Fried Squid (Kalamarakia) aka Calamari is a soft tender side dish that is superb to eat especially when deep fried. Most fishmonger will clean the squid so you can get on with the good part of cooking and eating. the recipe is incredibly simple, incredibly fast and amazingly tasty. Just three main ingredient and a bit of oil and you have a side-dish within 5 minutes. This is an entrance level recipe for those who aren’t sure about squid. The squid is deep fried and resemble an onion ring. For the more adventurous try Linguine with Squid an Garlic for an excellent example of how tasty squid can be.
Fried Squid (Kalamarakia)
- In a heavy 10- to 12-inch (25 to 30 cm) skillet, heat 1 to 2 inches (2 to 5 cm) of oil until hot but not smoking, or until it reaches a temperature of 375F (190C) on a deep-frying thermometer.
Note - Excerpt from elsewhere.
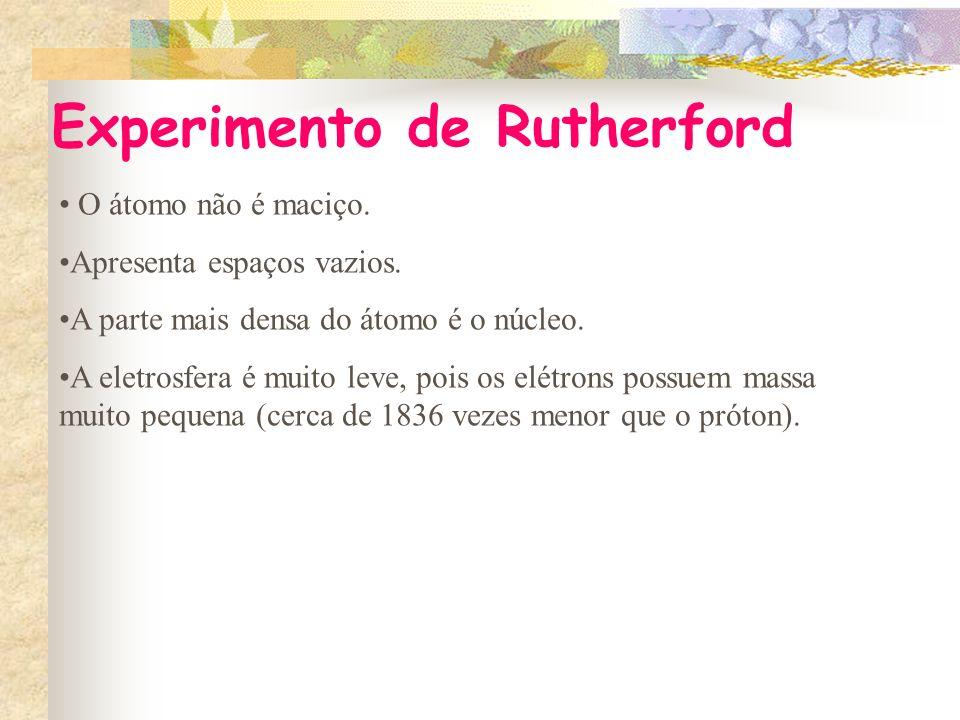 Experimento de Rutherford O átomo não é maciço.Apresenta espaços vazios.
- Wash the squid under cold running water and pat them completely dry with paper towels.
- Sprinkle the squid liberally with salt and pepper.
- Pour the flour into a shallow bowl (a pie plate is perfect) and drop the squid into the flour a small handful at a time.
- Toss to coat thoroughly and shake the squid in a small sieve held over the flour to remove the excess.
- Drop the squid into the hot oil carefully and fry for about 2 minutes, until they turn a light golden brown – do not over cook.
- As each batch is done, transfer with a slotted spoon to a baking sheet covered with two or three layers of paper towels and keep warm in a preheated 200F (90C) oven while you fry the remaining batches.
- Mound the squid on a heated platter and garnish with the lemon wedges.